In conjunction with the closing of the Notes offering, (1) Visant Holding Corp. (“Holdings”) consummated the initial acceptance and payment with respect to its previously announced cash tender offers and consent solicitations to purchase for cash any and all of its outstanding 10.25% Senior Discount Notes due 2013 (the “10.25% Notes”) and its outstanding 8.75% Senior Notes due 2013 (the “8.75% Notes”), (2) Visant consummated the initial acceptance and payment with respect to its previously announced cash tender offer and consent solicitation to purchase for cash any and all of its outstanding 7.625% Senior Subordinated Notes due 2012 (the “7.625% Notes” and, together with the 10.25% Notes and the 8.75% Notes, the “Existing Notes”) and (3) Visant terminated its existing senior secured credit facilities and entered into new senior secured credit facilities consisting of a $1,250.0 million term loan facility and a new $175.0 million revolving credit facility.
A copy of the press release is attached hereto as Exhibit 99.1 and is incorporated herein by reference. The press release should be read in conjunction with the note regarding forward-looking statements, which is included in the text of the press release.

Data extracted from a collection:
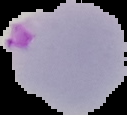

It is parasitized.

Segmented cell region on a black background. From a thin blood film. Image is 127×115 pixels.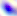

Photomicrograph. 400x magnification. Toxoplasma gondii is seen.Evaluate for Plasmodium parasites.
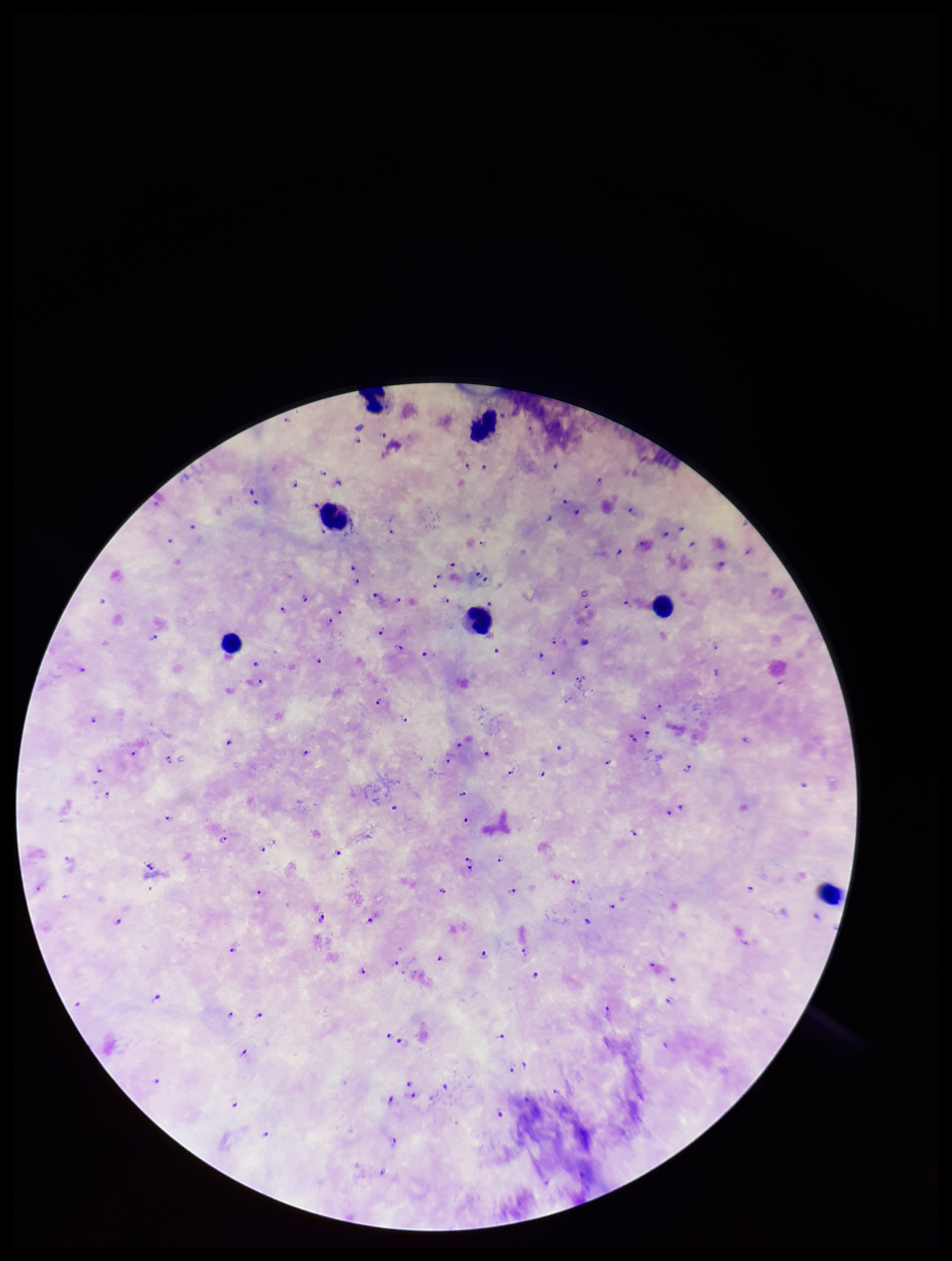
Identified.

Leukocyte count: 7. Photographed through the microscope eyepiece with a smartphone camera. Single field of view. Image is 952×1261 pixels. Stained with Giemsa. Parasite count: 97. Patient malaria status: positive. Preparation: thick blood smear. Species reported for this patient: Plasmodium falciparum.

▶ Problems and tasks:
- a) According to the Visant filing, what is the size of the new revolving credit facility that Visant entered into?
- b) Continue the Visant filing from the point where it stops.

▶ Per-task outputs:
- a) $175.0 million.

- b)
On September 22, 2010, Visant and Holdings also jointly issued a press release announcing that Holdings will redeem for cash any and all of its outstanding 10.25% Notes and its outstanding 8.75% Notes and Visant will redeem for cash any and all of its outstanding 7.625% Notes. On September 22, 2010, Holdings delivered a notice of redemption with respect to all of its outstanding 10.25% Notes and its outstanding 8.75% Notes and Visant delivered a notice of redemption with respect to all of its outstanding 7.625% Notes, in each case, providing for the redemption of all Existing Notes of the applicable series on October 21, 2010. In addition, Holdings delivered in trust to The Bank of New York Mellon Trust Company, N.A., the trustee for the 10.25% Notes, and U.S. Bank National Association, the trustee for the 8.75% Notes, $6,143,457.96 and $242,500.00, respectively, and Visant delivered in trust to The Bank of New York Mellon Trust Company, N.A., the trustee for the 7.625% Notes, $68,107,875.00, in each case, equal to the principal, redemption premium (as applicable) and interest of the respective series of the Existing Notes accrued and unpaid to the redemption date. As a result of Holdings having called the 10.25% Notes and the 8.75% Notes for redemption and Visant having called the 7.625% Notes for redemption and each of Holdings and Visant having made the payment into trust, as well as having satisfied certain other procedural requirements, Holdings and Visant have satisfied and discharged their obligations under the Existing Notes and the related indentures.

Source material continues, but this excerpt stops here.